--- begin Record extracts ---

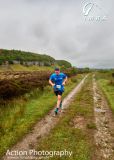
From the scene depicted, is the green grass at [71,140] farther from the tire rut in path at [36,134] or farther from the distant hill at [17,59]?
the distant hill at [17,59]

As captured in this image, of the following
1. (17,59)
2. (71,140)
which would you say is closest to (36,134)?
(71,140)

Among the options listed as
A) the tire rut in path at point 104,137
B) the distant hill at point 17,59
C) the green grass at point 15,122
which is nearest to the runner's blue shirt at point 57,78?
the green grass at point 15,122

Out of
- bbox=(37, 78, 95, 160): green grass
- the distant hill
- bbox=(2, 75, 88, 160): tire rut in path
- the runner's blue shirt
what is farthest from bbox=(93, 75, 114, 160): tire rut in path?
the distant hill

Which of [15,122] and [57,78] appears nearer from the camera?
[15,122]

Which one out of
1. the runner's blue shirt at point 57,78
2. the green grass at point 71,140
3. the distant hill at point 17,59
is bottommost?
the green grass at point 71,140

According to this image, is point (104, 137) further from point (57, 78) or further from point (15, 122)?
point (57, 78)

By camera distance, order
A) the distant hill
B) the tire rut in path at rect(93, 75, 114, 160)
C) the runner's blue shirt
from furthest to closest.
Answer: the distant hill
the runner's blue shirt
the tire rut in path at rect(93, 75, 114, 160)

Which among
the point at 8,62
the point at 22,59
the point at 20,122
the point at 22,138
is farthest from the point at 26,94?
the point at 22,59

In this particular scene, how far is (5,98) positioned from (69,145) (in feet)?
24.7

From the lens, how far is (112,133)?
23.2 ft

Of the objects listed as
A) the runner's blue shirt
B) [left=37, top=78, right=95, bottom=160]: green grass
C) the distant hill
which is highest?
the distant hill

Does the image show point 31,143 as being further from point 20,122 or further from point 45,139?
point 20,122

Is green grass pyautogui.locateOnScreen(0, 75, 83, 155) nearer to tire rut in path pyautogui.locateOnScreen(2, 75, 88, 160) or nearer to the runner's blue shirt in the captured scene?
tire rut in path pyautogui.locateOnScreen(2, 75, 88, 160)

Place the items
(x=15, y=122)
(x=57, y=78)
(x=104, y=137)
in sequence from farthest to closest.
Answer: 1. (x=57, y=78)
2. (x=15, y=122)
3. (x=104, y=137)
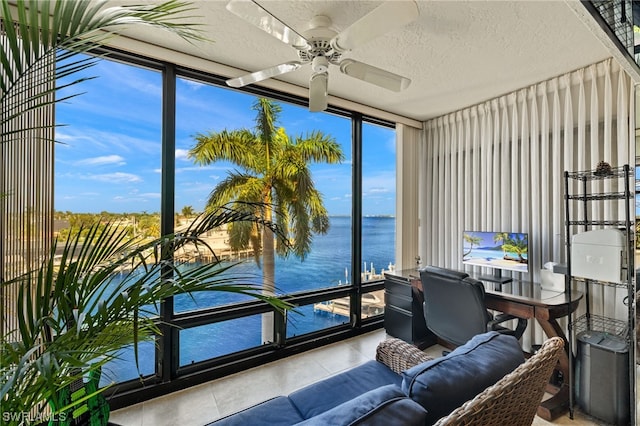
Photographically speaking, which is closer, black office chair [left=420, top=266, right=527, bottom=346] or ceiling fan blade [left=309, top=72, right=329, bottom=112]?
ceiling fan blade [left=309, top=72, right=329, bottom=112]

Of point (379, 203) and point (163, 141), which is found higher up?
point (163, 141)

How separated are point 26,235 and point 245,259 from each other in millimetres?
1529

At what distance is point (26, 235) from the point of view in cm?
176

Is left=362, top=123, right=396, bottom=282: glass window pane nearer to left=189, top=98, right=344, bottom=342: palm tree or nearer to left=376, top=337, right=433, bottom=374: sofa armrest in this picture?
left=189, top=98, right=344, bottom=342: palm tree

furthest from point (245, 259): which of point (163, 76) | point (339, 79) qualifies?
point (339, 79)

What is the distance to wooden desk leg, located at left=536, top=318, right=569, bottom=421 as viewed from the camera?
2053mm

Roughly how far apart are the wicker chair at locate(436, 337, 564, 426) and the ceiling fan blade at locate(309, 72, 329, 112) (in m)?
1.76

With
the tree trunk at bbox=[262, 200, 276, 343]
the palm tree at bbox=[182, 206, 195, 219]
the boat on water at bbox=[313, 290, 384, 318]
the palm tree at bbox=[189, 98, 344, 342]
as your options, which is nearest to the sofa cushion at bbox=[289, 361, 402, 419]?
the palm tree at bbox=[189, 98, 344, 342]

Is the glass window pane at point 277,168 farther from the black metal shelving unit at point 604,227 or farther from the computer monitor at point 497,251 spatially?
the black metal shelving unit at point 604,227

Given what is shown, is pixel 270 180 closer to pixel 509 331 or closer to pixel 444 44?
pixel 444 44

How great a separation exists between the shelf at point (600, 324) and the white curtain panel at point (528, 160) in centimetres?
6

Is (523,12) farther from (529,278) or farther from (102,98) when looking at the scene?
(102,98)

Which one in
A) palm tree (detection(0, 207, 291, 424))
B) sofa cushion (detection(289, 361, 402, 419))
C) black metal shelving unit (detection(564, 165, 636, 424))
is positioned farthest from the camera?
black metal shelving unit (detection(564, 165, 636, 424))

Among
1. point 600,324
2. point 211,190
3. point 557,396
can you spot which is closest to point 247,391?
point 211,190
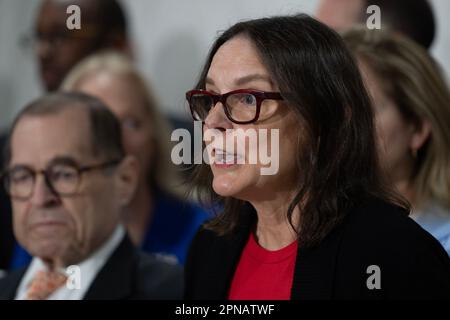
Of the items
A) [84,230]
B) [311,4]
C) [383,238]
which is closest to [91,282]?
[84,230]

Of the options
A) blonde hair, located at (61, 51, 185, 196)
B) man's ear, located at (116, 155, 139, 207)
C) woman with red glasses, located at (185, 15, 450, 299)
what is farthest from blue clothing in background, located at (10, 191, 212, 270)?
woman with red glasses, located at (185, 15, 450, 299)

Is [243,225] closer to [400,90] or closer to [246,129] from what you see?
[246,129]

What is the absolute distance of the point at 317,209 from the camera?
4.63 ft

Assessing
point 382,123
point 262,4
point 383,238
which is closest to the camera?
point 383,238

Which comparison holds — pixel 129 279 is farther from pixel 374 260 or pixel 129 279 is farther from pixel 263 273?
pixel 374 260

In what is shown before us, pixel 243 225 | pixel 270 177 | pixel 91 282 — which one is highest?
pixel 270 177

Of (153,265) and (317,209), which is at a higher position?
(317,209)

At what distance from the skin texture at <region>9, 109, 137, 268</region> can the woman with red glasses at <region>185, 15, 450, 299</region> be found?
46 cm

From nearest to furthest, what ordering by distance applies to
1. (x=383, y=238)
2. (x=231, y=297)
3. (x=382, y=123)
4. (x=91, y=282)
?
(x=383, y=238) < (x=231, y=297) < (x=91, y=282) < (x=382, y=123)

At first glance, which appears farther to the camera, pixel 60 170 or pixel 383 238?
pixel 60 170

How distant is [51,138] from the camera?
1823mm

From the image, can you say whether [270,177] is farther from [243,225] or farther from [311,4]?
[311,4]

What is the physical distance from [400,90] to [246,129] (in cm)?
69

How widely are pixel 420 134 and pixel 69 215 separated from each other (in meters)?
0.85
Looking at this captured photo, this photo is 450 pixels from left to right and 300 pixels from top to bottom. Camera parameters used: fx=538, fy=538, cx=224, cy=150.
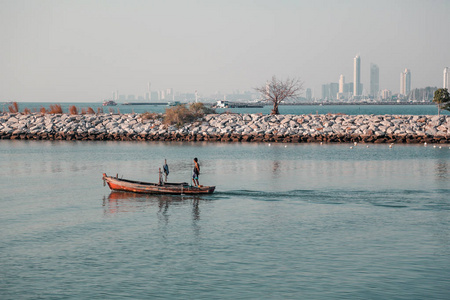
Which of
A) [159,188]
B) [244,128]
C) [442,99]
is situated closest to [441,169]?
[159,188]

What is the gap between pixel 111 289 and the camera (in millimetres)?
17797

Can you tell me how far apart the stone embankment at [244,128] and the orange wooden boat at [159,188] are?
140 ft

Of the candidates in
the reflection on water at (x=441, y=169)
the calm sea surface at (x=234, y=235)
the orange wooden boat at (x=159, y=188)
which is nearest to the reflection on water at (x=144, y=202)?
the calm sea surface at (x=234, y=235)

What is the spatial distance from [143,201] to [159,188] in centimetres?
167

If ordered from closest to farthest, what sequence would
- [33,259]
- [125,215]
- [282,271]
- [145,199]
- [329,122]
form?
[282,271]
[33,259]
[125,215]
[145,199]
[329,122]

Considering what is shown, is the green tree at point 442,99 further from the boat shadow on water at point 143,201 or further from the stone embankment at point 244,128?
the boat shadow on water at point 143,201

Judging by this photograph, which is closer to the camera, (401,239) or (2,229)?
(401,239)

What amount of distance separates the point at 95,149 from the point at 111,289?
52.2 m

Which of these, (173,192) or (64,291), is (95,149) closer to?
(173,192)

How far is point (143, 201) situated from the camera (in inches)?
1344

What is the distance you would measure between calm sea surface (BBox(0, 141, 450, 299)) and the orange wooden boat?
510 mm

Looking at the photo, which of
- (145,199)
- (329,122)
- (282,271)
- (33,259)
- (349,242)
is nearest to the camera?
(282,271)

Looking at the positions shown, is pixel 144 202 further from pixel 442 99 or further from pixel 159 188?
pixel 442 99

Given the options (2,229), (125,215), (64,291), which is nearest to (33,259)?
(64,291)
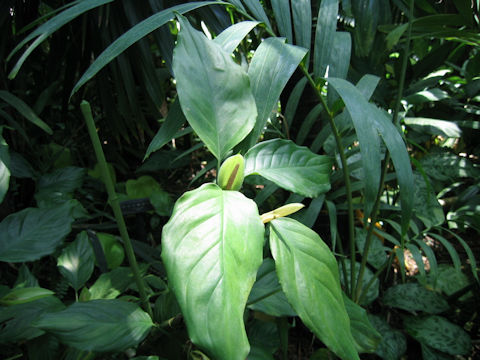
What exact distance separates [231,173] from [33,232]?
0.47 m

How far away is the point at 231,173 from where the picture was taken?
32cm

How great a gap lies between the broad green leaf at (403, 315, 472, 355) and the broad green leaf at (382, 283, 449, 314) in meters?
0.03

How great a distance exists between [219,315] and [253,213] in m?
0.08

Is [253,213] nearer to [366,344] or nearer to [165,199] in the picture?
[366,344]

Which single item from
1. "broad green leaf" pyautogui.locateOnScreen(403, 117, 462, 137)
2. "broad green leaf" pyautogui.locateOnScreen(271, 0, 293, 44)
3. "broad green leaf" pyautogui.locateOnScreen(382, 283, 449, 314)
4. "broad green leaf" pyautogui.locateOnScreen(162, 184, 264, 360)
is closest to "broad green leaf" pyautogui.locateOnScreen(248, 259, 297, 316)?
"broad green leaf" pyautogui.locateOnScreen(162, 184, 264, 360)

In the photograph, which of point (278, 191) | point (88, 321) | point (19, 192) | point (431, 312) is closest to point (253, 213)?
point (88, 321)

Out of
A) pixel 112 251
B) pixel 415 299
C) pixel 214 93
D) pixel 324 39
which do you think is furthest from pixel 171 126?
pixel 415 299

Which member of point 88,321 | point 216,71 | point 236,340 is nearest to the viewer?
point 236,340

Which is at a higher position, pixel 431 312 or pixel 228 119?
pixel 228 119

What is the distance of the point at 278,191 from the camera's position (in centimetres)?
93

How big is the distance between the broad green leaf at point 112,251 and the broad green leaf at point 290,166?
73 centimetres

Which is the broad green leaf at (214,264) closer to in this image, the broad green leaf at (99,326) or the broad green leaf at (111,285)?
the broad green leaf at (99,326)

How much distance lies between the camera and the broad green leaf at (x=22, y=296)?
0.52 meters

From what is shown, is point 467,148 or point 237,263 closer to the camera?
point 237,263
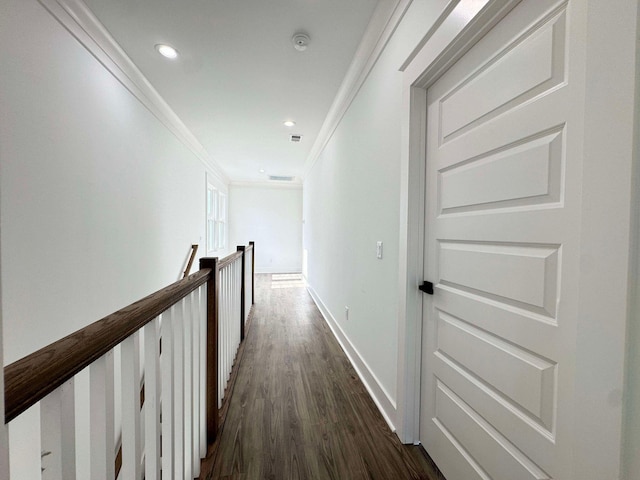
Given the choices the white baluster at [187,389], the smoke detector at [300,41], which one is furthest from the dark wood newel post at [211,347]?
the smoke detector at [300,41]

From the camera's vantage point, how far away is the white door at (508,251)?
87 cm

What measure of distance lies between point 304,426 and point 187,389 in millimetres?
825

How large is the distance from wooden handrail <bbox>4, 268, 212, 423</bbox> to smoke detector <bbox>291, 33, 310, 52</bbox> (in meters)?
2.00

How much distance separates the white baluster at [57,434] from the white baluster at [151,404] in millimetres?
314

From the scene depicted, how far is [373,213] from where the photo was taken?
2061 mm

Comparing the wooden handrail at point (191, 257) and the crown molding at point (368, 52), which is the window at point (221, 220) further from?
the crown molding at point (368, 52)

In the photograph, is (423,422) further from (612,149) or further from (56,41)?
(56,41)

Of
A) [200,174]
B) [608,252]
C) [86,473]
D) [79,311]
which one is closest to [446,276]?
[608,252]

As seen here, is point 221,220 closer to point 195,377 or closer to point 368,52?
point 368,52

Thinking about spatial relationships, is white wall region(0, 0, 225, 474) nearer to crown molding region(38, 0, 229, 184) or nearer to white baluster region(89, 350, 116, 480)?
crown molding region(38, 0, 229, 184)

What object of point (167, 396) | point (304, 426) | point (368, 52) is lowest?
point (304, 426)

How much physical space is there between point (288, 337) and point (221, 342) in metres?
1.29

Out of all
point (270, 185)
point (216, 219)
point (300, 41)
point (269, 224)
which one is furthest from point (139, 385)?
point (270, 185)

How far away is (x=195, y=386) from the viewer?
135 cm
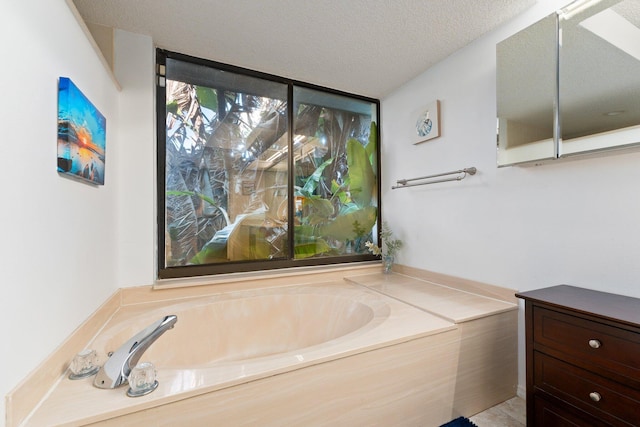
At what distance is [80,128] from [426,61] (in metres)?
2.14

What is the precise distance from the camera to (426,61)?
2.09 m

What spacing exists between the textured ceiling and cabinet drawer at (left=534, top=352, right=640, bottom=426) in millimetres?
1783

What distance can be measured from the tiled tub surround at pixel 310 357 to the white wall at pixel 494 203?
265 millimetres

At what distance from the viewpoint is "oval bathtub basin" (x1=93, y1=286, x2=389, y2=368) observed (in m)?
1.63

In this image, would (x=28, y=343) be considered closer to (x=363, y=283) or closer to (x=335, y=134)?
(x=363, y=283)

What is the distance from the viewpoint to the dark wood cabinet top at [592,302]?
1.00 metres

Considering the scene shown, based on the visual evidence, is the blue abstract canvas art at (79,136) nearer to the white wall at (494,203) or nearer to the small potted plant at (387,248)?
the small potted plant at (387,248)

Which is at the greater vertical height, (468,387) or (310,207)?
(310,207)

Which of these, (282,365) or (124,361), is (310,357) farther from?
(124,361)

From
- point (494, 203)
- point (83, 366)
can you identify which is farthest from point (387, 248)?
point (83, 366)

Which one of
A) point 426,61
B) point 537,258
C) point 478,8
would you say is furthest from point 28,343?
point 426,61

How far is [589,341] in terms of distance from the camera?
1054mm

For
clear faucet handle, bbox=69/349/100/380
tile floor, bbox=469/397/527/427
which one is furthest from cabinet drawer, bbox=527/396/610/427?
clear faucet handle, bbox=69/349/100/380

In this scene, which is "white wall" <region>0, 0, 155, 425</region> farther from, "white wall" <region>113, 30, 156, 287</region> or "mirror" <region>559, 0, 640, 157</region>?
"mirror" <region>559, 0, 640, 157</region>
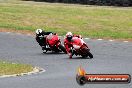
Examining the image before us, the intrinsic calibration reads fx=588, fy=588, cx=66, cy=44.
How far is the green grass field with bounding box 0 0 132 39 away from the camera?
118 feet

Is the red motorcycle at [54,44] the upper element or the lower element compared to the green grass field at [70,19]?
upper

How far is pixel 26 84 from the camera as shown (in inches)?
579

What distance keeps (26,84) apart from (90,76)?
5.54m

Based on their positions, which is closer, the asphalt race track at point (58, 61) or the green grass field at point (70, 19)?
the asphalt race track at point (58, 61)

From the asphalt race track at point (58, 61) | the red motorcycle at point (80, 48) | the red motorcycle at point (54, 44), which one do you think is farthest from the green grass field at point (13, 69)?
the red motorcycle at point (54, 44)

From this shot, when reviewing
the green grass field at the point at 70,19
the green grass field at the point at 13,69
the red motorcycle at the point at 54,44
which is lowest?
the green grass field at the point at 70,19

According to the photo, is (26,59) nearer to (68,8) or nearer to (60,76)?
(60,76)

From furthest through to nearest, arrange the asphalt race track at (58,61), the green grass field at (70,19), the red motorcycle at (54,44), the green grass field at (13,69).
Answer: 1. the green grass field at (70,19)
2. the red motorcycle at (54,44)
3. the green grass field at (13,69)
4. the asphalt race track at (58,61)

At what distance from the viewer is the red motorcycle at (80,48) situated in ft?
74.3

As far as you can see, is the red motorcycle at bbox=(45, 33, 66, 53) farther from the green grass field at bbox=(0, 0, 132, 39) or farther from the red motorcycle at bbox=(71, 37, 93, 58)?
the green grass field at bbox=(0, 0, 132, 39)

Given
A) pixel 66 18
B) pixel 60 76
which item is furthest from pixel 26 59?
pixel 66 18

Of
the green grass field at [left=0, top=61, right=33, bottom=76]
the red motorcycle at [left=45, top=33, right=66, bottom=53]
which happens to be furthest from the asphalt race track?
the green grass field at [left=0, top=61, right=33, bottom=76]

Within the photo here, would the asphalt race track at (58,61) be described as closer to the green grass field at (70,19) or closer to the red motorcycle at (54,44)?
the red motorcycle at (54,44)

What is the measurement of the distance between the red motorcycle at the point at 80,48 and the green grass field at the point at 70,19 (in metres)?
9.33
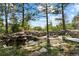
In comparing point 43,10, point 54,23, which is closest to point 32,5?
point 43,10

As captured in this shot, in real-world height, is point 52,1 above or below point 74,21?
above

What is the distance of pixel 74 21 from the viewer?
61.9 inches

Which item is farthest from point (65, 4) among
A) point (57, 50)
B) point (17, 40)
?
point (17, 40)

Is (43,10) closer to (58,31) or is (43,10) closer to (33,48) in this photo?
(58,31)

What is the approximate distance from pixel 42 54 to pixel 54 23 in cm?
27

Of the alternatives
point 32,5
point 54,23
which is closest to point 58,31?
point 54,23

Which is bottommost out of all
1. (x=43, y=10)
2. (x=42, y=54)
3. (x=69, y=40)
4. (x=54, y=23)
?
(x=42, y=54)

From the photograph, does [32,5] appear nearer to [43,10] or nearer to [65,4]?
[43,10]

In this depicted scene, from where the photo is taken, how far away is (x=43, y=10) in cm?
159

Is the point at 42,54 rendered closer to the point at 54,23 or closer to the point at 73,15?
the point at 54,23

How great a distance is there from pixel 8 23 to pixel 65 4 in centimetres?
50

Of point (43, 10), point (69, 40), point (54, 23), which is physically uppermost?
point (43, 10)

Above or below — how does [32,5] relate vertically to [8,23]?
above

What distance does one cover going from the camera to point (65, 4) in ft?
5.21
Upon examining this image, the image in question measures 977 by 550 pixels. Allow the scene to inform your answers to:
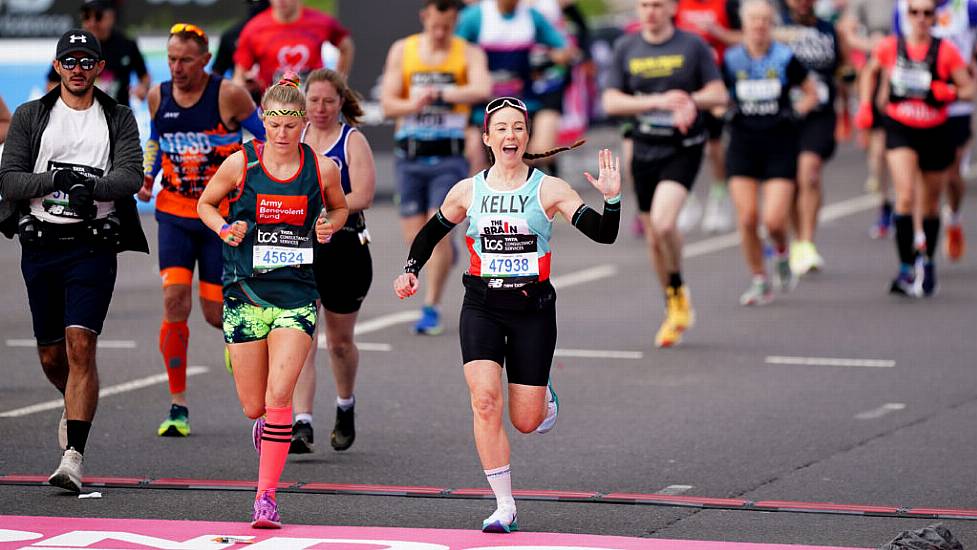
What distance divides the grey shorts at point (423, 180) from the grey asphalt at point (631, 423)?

--- end Record extracts ---

_Given request_
Revise the part of the listing that opens with the line containing "Which member of" and closes with the line containing "0.52 meters" by replacing "distance" with "separation" throughout, leaving everything else in those lines unchanged. Return only those lines.

_Task result_
Which member of point 88,321 | point 216,71 | point 236,340 is nearest to the viewer?
point 236,340

Which is at a higher position, pixel 431 312 or pixel 228 119?
pixel 228 119

What is the separation of the point at 278,191 from the camera's position (in centimetres)?
93

How big is the separation between the broad green leaf at point 112,251 and the broad green leaf at point 290,166?
73 centimetres

Which is the broad green leaf at (214,264) closer to in this image, the broad green leaf at (99,326) or the broad green leaf at (111,285)?
the broad green leaf at (99,326)

How much separation lies between the camera and the broad green leaf at (x=22, y=296)?
0.52 meters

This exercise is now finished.